Section 1261-31, General Code, confers upon county boards their general authority in the premises as follows: “It shall be the duty of the county liquor licensing boards of the respective counties of the “state, and they are hereby authorized to grant, issue, renew and transfer, as provided by law, all licenses to traffic in intoxicating liquors in the county wherein the board is situated; also to suspend or revoke, subject to the conditions and in the manner provided by law, all licenses granted or renewed in said .county; and to perform such other duties as may be required by law.”

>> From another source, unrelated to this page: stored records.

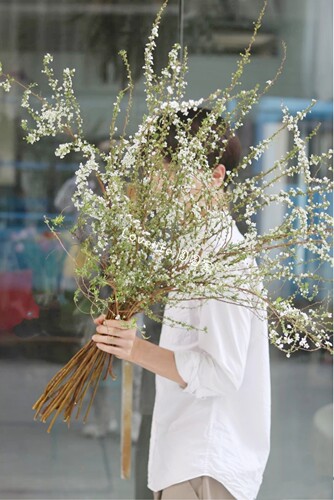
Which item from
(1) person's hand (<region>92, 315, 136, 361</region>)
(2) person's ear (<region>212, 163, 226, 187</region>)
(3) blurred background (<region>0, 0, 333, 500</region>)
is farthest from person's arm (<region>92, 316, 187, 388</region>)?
(3) blurred background (<region>0, 0, 333, 500</region>)

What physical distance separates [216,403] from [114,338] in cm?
33

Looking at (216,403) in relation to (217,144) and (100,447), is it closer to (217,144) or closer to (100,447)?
(217,144)

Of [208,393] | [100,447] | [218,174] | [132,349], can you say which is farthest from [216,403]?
[100,447]

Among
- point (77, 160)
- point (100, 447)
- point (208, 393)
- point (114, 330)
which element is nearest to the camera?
point (114, 330)

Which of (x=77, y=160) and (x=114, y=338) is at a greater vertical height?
(x=77, y=160)

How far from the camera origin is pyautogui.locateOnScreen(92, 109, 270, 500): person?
2.32m

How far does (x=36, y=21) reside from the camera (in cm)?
376

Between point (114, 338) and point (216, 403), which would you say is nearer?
point (114, 338)

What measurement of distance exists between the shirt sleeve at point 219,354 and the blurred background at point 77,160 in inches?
55.1

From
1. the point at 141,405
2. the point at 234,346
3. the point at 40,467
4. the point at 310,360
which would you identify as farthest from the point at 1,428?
the point at 234,346

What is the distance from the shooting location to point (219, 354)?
2316mm

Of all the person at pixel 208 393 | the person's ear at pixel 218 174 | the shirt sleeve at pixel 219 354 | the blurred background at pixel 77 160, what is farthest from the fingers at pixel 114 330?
the blurred background at pixel 77 160

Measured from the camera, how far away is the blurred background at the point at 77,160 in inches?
148

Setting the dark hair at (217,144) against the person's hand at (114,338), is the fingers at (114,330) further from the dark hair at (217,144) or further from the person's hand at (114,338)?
the dark hair at (217,144)
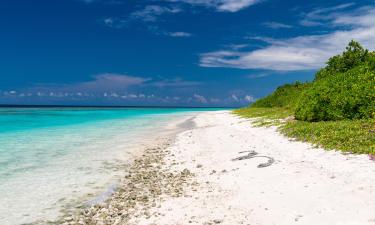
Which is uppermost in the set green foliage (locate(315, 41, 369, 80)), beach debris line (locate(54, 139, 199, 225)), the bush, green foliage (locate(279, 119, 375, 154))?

By Section 32 of the license law (1261-47, General Code) it is provided: “On the expiration of each of said licenses (all of which shall expire on the fourth Monday in November of each year) the said license shall be renewed upon the application of the license[e], subject to the same conditions, qualifications and limitations applying to a new applicant for license, and upon payment of the registration fee of one hundred dollars as provided for original applicants; and' no applicant for a renewal *377of license shall be refused a license unless the said applicant has not met the qualifications required by law.”

It is the contention of the relators that, by the provisions of Section 32 just quoted, an applicant for a renewal has a preference which it is the duty of the board to regard and which, if the board disregards, the court will protect and enforce — that is to say, it is claimed that the language “and no applicant for a renewal of license shall be refused a license unless the said applicant has not met the qualifications required by law,” secures to the applicant for renewal the preference referred to provided he has met the qualifications. This is doubtless true, but how is that matter to be determined? The provisions of Section 32 must be read together and each part given its proper force and effect. The provisions are that on the expiration of the license it shall be renewed “upon the application of the license[e], subject to the same conditions, qualifications and limitations applying to a new applicant for license * * * and no applicant for a renewal of license shall be refused a license unless the said applicant has not met the qualifications required by law.” Taking these provisions together, it seems clear that the applications for renewal stand upon the same basis as original applications in so far as the qualifications themselves are concerned; that is, an application for renewal may be rejected for any reason which would be sufficient for the rejection of an original application, but in the case of an application for renewal, if the board does not find the same reasons for *378rejection which would have caused them to reject an original application, then the applicant is entitled to the preference referred to. Under the provisions of the statute it devolves upon the applicant, upon rejection of his application, to establish to the satisfaction of the board the things required by the statute to be stated in the application, which may be controverted, either by a complainant or by the board, and unless such facts are established by the applicant the rejection becomes final, if the decision is not subsequently recalled by the county board or reversed by the state board.

The petitions in these cases aver that appeals were taken to the state board, which affirmed the actions of the county board. . The only purpose of the appeals — the only object they could have — was to cure any irregularities in the proceedings of the county board and to have the state board make such order in the premises as was proper. In the absence of any showing to the contrary, the proceedings of the state board will be presumed to have been regular. The petitions in these cases do not attack the proceedings of the state board. The relators elected to submit their cases to the state board on appeal and they are bound by its order.

The demurrers will be sustained..

Demurrers sustained.

Nichols, C. J., Johnson, Donahue, Wanamaker, Newman, Jones and Matthias, JJ., concur.